Building Custom Steps
When you need your crawler to do something that is not covered
by an included step, just build your own. A custom step
needs to implement the StepInterface
but
for convenience just extend the abstract
Step
class, because you don't have to
worry about all the methods that the crawler needs internally.
What you need to define yourself is the protected invoke
method.
use Crwlr\Crawler\Steps\Step;
class MyStep extends Step
{
protected function invoke(mixed $input): Generator
{
// Implement what the step should do.
}
}
What's coming in as $input
is either one of the input
values you manually defined if this is the first step in
your crawler, or one of the outputs of the step that is
executed before this one.
Validating and Sanitizing Input
So, theoretically this could be anything, which is why you
can also add your own validateAndSanitizeInput()
method.
There you can validate if the step can somehow deal with
the input (and otherwise throw an
InvalidArgumentException
) and also sanitize it, so in
the invoke method you'll know what's inside $input
.
Let's assume the step does something with an HTML document and therefore wants to get an instance of the Symfony DomCrawler.
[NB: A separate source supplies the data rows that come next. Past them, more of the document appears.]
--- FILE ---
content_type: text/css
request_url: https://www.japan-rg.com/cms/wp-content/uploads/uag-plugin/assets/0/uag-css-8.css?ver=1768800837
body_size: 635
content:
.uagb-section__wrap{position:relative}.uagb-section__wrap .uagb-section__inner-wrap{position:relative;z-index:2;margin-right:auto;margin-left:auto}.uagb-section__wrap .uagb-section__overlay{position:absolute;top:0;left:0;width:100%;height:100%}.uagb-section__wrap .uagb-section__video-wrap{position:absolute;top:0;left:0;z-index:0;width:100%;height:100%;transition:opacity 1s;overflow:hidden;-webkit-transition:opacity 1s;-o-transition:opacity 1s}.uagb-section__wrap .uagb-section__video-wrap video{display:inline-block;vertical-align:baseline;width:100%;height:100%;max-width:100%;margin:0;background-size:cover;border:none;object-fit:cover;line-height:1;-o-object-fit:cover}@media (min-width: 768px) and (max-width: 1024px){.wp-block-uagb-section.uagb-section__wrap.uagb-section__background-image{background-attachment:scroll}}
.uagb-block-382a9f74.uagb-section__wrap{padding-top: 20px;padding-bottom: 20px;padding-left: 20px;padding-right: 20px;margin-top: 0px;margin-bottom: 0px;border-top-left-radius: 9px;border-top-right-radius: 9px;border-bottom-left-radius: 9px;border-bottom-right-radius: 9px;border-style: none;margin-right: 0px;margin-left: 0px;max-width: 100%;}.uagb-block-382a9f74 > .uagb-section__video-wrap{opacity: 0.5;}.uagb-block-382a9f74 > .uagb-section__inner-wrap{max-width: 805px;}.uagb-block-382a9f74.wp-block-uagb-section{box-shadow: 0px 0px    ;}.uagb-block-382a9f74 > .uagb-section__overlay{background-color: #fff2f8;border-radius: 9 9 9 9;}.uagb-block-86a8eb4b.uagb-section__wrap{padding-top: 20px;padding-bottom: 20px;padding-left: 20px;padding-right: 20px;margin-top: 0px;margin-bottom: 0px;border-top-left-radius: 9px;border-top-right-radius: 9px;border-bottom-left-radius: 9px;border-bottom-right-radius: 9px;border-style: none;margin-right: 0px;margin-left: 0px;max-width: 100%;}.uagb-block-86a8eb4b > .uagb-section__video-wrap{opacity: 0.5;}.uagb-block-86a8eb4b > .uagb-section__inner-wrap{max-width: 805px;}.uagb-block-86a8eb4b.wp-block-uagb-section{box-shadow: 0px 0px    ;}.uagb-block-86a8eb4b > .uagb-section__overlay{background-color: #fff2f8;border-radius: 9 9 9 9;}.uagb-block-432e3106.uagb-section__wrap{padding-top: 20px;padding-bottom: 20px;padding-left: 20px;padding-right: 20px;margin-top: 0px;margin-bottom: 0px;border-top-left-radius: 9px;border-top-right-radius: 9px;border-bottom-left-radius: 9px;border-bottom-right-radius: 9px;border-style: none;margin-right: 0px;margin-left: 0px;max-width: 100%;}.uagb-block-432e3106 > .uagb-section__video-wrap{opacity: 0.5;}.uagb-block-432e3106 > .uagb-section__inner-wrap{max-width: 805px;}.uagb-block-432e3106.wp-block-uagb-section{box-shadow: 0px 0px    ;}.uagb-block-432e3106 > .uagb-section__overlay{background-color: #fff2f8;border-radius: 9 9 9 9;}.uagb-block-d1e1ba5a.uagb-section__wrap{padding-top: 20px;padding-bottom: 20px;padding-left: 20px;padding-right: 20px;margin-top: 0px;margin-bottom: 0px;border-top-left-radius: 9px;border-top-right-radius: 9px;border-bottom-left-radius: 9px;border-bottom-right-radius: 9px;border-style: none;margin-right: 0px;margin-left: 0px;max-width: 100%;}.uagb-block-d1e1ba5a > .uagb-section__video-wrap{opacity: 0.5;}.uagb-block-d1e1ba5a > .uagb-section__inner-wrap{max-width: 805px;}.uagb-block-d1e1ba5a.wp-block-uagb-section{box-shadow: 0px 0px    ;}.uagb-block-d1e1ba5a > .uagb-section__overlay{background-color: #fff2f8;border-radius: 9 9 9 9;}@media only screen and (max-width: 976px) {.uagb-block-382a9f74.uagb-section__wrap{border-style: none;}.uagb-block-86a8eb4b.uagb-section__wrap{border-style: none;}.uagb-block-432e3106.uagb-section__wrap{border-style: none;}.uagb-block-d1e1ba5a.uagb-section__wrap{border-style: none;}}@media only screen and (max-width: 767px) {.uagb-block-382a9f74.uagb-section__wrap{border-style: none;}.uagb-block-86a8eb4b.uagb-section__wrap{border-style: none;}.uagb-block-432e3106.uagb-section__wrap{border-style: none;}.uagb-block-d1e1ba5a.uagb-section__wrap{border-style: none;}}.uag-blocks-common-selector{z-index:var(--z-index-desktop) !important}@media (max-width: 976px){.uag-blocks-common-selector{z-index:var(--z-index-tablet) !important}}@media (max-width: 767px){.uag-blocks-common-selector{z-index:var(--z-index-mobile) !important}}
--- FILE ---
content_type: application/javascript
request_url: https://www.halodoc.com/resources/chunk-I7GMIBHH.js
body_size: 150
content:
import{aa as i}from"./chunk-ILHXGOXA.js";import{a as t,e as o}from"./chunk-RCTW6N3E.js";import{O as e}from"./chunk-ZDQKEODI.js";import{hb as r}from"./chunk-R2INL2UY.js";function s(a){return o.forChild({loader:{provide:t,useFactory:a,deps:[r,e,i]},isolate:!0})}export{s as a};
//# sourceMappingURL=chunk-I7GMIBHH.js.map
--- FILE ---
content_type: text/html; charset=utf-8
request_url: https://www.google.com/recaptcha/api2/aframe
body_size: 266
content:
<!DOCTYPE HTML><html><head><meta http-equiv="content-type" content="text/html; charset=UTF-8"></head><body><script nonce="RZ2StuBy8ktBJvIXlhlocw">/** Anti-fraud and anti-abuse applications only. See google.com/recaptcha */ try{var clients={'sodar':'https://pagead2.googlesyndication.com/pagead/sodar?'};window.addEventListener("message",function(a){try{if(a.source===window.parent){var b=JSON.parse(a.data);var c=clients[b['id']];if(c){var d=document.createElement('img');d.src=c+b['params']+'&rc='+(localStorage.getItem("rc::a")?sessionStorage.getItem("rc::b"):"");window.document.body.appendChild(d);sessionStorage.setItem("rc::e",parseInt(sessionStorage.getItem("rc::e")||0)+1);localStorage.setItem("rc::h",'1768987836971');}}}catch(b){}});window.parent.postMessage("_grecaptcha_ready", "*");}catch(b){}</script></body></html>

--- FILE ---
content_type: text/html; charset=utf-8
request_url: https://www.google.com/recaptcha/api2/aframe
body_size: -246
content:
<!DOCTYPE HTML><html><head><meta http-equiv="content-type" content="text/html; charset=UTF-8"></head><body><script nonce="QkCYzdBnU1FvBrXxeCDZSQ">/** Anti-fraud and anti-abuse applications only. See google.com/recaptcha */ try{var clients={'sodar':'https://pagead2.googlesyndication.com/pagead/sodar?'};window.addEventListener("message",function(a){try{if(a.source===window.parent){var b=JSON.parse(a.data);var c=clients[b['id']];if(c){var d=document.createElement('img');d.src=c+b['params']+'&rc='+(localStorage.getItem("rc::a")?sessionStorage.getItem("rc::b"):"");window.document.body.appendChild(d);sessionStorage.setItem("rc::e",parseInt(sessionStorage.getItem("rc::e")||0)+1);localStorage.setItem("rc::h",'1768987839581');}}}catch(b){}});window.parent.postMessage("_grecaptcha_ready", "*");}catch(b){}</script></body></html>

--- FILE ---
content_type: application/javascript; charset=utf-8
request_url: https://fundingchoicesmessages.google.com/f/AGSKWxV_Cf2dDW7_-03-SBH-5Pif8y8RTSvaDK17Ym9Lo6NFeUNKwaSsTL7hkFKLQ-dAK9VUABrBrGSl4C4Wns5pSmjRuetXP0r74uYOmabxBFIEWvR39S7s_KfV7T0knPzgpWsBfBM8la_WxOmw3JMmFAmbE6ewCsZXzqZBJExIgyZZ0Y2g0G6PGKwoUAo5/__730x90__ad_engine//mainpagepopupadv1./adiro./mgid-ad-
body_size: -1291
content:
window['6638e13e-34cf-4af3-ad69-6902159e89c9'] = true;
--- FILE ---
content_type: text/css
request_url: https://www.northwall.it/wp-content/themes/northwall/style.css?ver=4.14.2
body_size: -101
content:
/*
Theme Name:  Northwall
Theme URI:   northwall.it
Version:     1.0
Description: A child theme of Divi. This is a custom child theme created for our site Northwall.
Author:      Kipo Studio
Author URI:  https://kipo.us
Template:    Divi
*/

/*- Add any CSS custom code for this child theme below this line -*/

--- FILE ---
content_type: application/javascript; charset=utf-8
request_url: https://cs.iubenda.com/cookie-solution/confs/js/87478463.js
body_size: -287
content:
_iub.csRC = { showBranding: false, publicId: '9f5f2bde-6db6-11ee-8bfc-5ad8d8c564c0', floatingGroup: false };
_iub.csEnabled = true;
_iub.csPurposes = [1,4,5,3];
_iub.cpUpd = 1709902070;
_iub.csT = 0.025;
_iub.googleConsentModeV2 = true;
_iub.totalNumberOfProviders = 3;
The HTML source code string could be delivered in various ways, e.g. in a PSR-7 Response object or simply just as string,...
use Crwlr\Crawler\Loader\Http\Messages\RespondedRequest;
use Crwlr\Crawler\Steps\Loading\Http;
use Crwlr\Crawler\Steps\Step;
use Psr\Http\Message\ResponseInterface;
use Symfony\Component\DomCrawler\Crawler;
class MyStep extends Step
{
protected function validateAndSanitizeInput(mixed $input): mixed
{
if (is_string($input)) {
return new Crawler($input);
}
if ($input instanceof ResponseInterface || $input instanceof RespondedRequest) {
// Avoid using ->getBody()->getContents() directly, because if it
// is used again at a later point you'd first have to rewind the
// stream to get the body again.
// Better always use this Http::getBodyString() helper method to
// get the body as string from an HTTP message.
return new Crawler(Http::getBodyString($input));
}
throw new InvalidArgumentException('Input must be string, PSR-7 Response or RespondedRequest.');
}
/**
* @param Crawler $input
* @return Generator
*/
protected function invoke(mixed $input): Generator
{
// Implement what the step should do.
}
}
The abstract Step
class takes care of internally calling
both methods and handing over the return value of the
validateAndSanitizeInput()
method to the invoke()
method,
when the crawler calls the step.
Yielding output
If you're not familiar with PHP generators you can read about them here.
Assuming you want to make a step that splits a string into separate lines and pass the lines as separate outputs (inputs) to the next step, it would look like this:
use Crwlr\Crawler\Steps\Step;
class MyStep extends Step
{
/**
* @param string $input
* @return Generator
*/
protected function invoke(mixed $input): Generator
{
foreach (explode(PHP_EOL, $input) as $line) {
yield $line;
}
}
}